The total number of such operations for a 2,000 row table is 2,001,000, for 10k rows 50,005,000 or more generally (n² + n) / 2 which clearly grows exponentially.
In the 2,000 row case the main difference between the GROUP BY and the subquery versions is that the former has the stream aggregate after the join and so has three columns feeding into it (T1.ind, T2.col1, T2.col1) and a GROUP BY property of T1.ind whereas the latter is calculated as a scalar aggregate, with the stream aggregate before the join, only has T2.col1 feeding into it and has no GROUP BY property set at all. This simpler arrangement can be seen to have a measurable benefit in terms of reduced CPU time.
For the 10,000 row case there is an additional difference in the sub query plan. It adds an eager spool which copies all the ind,cast(col1 as bigint) values into tempdb. In the case that snapshot isolation is on this works out more compact than the clustered index structure and the net effect is to reduce the number of reads by about 25% (as the base table preserves quite a lot of empty space for versioning info), when this option is off it works out less compact (presumably due to the bigint vs int difference) and more reads result. This reduces the gap between the sub query and group by versions but the sub query still wins.
The clear winner however was the Recursive CTE. For the “no gaps” version logical reads from the base table are now 2 x (n + 1) reflecting the n index seeks into the 2 level index to retrieve all of the rows plus the additional one at the end that returns nothing and terminates the recursion. That still meant 20,002 reads to process a 22 page table however!

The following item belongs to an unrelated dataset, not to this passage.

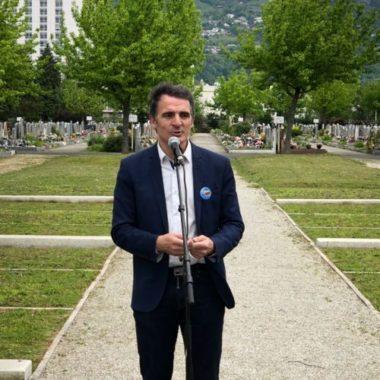 Eric Piolle au cimetière de Grenoble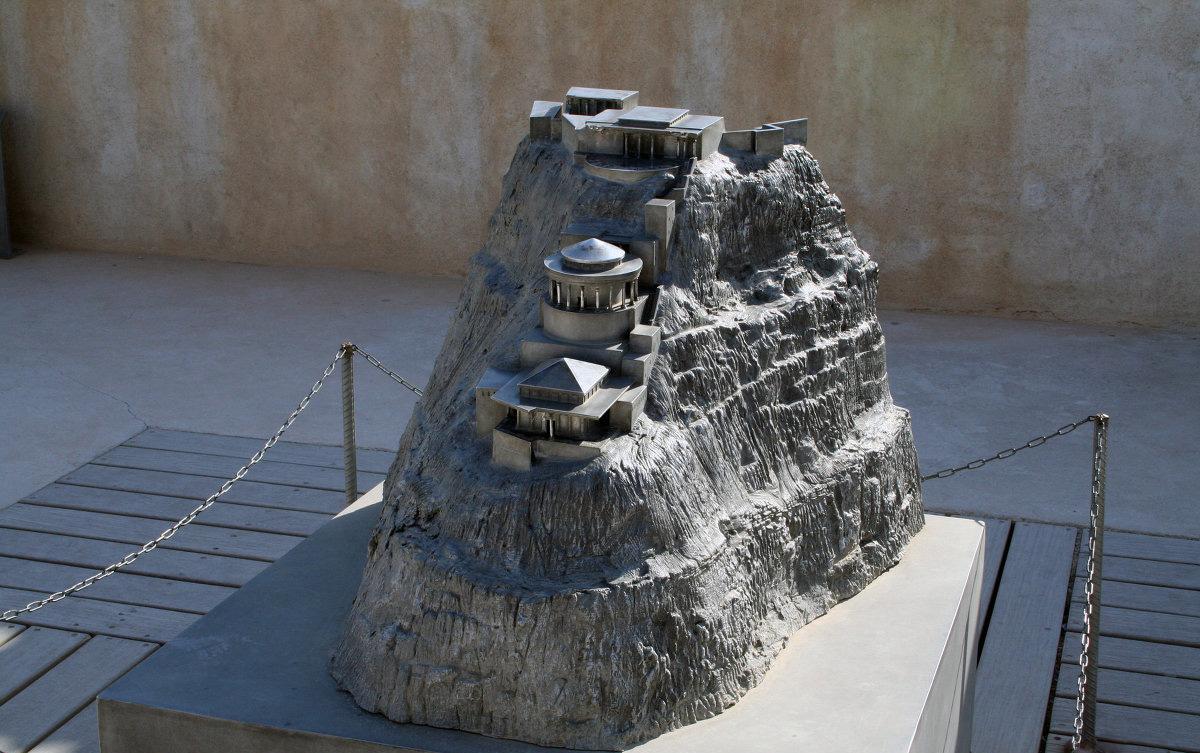 Макет крепости-дворца Масада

Logical work table reads for the recursive CTE version are very high. It seems to work out at 6 worktable reads per source row. These come from the index spool that stores the output of the previous row then is read from again in the next iteration (good explanation of this by Umachandar Jayachandran here). Despite the high number this is still the best performer.